- [What needs to be done]: Could you copy out the following data line for line, leaving every character unchanged?

<<<<

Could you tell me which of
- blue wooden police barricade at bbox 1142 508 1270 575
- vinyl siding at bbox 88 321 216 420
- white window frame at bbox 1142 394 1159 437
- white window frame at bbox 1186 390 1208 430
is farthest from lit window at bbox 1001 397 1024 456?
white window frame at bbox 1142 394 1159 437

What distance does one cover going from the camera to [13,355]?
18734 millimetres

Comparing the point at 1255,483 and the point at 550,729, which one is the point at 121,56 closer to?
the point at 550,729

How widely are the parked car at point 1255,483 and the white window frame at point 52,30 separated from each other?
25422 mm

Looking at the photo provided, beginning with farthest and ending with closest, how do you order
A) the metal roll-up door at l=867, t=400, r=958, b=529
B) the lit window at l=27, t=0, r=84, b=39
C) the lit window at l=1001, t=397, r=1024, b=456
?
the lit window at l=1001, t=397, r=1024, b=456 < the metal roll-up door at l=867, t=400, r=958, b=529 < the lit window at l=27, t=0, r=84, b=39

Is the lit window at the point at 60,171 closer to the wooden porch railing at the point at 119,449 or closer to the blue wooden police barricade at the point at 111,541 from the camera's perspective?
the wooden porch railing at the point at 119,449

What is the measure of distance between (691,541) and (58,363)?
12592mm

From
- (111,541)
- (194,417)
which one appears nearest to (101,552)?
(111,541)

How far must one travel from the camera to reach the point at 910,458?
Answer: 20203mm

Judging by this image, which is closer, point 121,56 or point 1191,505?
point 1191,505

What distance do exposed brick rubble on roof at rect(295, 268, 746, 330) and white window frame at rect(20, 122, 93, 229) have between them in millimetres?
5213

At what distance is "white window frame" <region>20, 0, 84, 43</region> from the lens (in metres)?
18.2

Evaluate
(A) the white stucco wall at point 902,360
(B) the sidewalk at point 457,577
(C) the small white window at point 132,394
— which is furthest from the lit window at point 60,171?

>>>>

- [Answer to this exercise]:
Could you tell me which of
- blue wooden police barricade at bbox 1142 508 1270 575
- vinyl siding at bbox 88 321 216 420
- white window frame at bbox 1142 394 1159 437
- white window frame at bbox 1186 390 1208 430
is farthest from lit window at bbox 1001 397 1024 456?
white window frame at bbox 1142 394 1159 437

What distance does one cover going from the camera to [13,355]?
18734 millimetres

Comparing the point at 1255,483 and the point at 550,729, which one is the point at 121,56 closer to?
the point at 550,729

How widely are the parked car at point 1255,483 and the white window frame at point 52,30 separated from each other?
25422 mm

Looking at the photo provided, beginning with farthest and ending with closest, how do you order
A) the metal roll-up door at l=867, t=400, r=958, b=529
B) the lit window at l=27, t=0, r=84, b=39
C) the lit window at l=1001, t=397, r=1024, b=456
?
the lit window at l=1001, t=397, r=1024, b=456 < the metal roll-up door at l=867, t=400, r=958, b=529 < the lit window at l=27, t=0, r=84, b=39

Is the lit window at the point at 60,171 closer to the wooden porch railing at the point at 119,449 or closer to the blue wooden police barricade at the point at 111,541 from the camera's perspective?
the wooden porch railing at the point at 119,449

What is the measure of distance between (691,541) and (58,363)?
12592mm

From
- (111,541)
- (194,417)
which one appears nearest to (101,552)?
(111,541)

How far must one travel from the camera to reach the point at 910,458?
Answer: 20203mm

Judging by this image, which is closer, point 121,56 or point 1191,505?
point 1191,505

What distance do exposed brick rubble on roof at rect(295, 268, 746, 330) and white window frame at rect(20, 122, 93, 229) have between them in millimetres?
5213

At what distance is "white window frame" <region>20, 0, 84, 43</region> from the lens (in metres)?
18.2

Evaluate
(A) the white stucco wall at point 902,360
(B) the sidewalk at point 457,577
(C) the small white window at point 132,394
— which is furthest from the lit window at point 60,171?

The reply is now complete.